Zdaniem Sądu Okręgowego należało mieć na względzie, że zadaniem biegłego w zasadzie nie jest ustalenie stanu faktycznego sprawy, lecz naświetlenie i wyjaśnienie okoliczności z punktu widzenia posiadanych przez biegłego wiadomości specjalnych, przy uwzględnieniu zebranego i dostępnego materiału dowodowego. (por. Wyrok Sądu Najwyższego - Izba Cywilna z dnia 6 lipca 1999 r. II CKN 428/98, L.).

Przenosząc powyższe rozważania na grunt rozpoznawanej sprawy, stwierdzić należy, że dla potrzeby dokonania ustalenia faktu co do tego, że doszło do kolizji i jej przebiegu nie były potrzebne wiadomości specjalne gdyż okoliczność ta wynikała niewątpliwie z zeznań świadków. Co oznaczało, że w sprawie nie było potrzeby powoływania biegłych.
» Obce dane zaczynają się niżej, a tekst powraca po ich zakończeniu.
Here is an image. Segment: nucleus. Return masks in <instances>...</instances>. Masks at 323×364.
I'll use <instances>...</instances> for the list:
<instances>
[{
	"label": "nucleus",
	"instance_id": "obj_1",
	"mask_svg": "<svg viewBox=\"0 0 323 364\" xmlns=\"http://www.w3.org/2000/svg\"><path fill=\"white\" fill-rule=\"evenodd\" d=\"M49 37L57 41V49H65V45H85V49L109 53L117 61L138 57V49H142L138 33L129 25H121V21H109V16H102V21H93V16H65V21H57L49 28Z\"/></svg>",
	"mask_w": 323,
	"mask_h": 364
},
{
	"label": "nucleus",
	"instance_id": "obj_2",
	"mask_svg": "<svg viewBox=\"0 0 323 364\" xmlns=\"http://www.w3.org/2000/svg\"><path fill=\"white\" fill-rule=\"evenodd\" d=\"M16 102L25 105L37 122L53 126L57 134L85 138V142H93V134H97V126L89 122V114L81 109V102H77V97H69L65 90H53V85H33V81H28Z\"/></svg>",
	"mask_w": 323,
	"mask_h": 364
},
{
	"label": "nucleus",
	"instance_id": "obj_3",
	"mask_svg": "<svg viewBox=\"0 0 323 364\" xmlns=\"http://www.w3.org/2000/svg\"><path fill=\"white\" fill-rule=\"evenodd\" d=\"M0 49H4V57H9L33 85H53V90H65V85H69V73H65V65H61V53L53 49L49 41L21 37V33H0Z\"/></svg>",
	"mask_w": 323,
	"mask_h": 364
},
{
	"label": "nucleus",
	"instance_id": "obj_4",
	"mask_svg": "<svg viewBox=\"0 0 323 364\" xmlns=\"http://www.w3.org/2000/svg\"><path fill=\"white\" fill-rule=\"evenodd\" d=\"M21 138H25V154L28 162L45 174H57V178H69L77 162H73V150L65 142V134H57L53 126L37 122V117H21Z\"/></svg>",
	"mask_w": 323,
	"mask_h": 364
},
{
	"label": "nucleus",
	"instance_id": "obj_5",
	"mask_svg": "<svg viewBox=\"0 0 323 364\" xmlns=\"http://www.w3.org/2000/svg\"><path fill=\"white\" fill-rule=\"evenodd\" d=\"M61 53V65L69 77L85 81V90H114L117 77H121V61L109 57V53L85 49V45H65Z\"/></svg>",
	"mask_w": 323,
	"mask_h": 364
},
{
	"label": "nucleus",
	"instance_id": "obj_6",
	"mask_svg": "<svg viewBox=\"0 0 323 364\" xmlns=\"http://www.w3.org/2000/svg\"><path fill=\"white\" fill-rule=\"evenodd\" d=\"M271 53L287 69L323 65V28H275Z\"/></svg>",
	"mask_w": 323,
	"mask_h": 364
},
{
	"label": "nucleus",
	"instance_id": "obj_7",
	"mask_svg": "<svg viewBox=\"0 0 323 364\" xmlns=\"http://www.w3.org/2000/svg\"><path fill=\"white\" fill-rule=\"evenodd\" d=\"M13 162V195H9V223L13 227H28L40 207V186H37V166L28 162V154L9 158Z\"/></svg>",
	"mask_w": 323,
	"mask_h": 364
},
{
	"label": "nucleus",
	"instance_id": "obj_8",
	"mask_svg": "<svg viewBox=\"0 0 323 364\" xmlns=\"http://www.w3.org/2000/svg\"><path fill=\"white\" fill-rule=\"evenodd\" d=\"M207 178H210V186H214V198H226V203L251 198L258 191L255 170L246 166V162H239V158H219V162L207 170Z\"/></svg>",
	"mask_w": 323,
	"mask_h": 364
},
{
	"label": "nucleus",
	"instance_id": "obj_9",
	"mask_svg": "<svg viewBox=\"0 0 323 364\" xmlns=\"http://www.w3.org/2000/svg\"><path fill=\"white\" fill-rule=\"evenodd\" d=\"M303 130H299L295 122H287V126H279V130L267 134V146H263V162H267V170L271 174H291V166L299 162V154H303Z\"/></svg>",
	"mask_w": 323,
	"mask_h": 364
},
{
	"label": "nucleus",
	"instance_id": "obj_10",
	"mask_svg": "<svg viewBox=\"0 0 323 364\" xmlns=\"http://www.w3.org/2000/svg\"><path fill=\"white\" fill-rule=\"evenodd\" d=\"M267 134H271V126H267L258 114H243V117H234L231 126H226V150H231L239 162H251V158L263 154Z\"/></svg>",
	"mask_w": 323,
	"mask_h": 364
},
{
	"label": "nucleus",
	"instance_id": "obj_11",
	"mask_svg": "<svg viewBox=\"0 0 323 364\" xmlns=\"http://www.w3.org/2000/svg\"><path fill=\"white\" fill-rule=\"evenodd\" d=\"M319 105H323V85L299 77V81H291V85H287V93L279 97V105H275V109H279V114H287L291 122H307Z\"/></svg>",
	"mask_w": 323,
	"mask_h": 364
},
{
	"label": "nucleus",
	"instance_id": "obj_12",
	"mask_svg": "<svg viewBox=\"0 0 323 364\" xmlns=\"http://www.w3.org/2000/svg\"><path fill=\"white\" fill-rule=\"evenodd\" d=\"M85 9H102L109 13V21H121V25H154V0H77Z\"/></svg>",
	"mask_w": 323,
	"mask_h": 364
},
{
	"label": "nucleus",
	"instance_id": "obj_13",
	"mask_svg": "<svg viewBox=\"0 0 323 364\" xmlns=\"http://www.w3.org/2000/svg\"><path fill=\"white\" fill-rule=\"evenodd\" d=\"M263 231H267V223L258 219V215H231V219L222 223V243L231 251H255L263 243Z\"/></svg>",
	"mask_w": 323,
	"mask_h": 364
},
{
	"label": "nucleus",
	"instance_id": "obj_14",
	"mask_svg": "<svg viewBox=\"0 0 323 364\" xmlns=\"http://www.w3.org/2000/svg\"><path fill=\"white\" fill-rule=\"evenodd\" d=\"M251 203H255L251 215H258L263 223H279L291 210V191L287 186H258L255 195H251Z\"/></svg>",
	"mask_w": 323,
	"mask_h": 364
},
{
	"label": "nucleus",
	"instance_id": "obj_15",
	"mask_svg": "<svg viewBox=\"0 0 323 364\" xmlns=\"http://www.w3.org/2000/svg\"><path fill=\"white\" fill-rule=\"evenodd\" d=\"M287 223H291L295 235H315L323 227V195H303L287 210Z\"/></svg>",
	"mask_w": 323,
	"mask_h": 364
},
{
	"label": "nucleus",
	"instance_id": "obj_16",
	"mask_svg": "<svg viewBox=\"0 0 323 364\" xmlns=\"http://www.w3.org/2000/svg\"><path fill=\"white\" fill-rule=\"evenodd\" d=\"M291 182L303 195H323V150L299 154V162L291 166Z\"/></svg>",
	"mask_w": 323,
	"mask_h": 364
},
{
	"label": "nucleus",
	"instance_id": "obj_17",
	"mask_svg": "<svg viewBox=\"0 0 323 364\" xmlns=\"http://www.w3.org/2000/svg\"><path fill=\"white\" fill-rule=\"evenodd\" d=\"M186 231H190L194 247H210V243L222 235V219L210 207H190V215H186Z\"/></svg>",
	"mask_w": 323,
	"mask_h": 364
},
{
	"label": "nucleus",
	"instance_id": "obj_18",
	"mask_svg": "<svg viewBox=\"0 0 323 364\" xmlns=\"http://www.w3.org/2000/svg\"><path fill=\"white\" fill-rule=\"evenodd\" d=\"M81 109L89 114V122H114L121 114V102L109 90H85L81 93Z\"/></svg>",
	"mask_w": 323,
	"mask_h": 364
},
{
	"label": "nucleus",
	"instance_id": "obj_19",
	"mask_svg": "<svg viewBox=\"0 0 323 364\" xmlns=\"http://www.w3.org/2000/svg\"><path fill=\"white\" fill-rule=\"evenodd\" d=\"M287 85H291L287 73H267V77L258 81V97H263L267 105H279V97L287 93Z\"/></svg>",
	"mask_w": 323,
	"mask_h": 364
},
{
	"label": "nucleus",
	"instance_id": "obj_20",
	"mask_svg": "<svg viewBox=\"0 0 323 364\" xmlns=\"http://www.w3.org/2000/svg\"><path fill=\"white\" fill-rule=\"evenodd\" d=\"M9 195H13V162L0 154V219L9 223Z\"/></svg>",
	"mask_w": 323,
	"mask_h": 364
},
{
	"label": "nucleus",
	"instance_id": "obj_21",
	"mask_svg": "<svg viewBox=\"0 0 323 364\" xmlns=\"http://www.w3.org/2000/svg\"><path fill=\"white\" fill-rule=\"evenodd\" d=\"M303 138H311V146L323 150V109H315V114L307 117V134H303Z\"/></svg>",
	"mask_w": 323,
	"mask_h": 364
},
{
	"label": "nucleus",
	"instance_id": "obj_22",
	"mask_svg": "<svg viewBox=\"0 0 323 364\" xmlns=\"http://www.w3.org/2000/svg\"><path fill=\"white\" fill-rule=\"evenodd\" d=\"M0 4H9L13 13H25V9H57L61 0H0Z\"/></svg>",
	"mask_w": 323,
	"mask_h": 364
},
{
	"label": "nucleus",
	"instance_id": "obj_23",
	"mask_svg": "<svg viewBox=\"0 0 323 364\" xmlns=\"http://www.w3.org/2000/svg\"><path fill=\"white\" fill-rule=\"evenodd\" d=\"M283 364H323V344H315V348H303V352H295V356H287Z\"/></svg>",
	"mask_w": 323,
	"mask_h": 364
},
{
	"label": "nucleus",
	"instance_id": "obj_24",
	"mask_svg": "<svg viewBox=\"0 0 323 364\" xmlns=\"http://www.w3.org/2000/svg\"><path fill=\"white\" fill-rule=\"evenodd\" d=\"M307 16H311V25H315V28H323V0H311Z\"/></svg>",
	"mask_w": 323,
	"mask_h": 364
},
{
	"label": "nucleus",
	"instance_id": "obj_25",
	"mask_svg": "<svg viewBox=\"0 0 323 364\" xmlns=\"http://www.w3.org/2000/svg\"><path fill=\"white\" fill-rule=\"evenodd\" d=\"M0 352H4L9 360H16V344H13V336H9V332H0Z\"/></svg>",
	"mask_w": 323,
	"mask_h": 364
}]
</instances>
Zarzut wadliwej oceny dowodów dla swej skuteczności winien wskazywać konkretne uchybienia, jakich dopuścił się orzekający sąd, naruszając tym samym zasady logicznego rozumowania bądź wskazania doświadczenia życiowego. Dla wzruszenia przyjętej oceny nie jest wystarczające wyłącznie odmienne zapatrywanie skarżącego odnośnie wartości poszczególnych z przeprowadzonych dowodów oraz wniosków możliwych do wyprowadzenia, gdy chodzi o podstawę faktyczną rozstrzygnięcia. Formułując zarzut naruszenia przez Sąd Rejonowy regulacji art. 233 § 1 k.p.c. i w efekcie błędnego ustalenia, że doszło do zdarzenia, wywołującego szkodę, tak opisanym wymogom skarżący nie sprostał. Zaprezentowane w treści apelacji stanowisko sprowadza się do powtórnej polemiki z ustaleniami Sądu. Analizując argumentację apelującego nie można pominąć, iż w pisemnych motywach zaskarżonego orzeczenia Sąd Rejonowy odniósł się do nich bardzo szczegółowo, wykazując szeroko powody, dla których oparł się na zeznaniach świadków a nie opinii biegłych czyniąc ustalenia w sprawie. Stanowisko Sądu I instancji we wskazanym zakresie nie budzi zastrzeżeń wobec czego pozostaje pod ochroną prawa w zgodzie z art. 233 § 1 k.p.c.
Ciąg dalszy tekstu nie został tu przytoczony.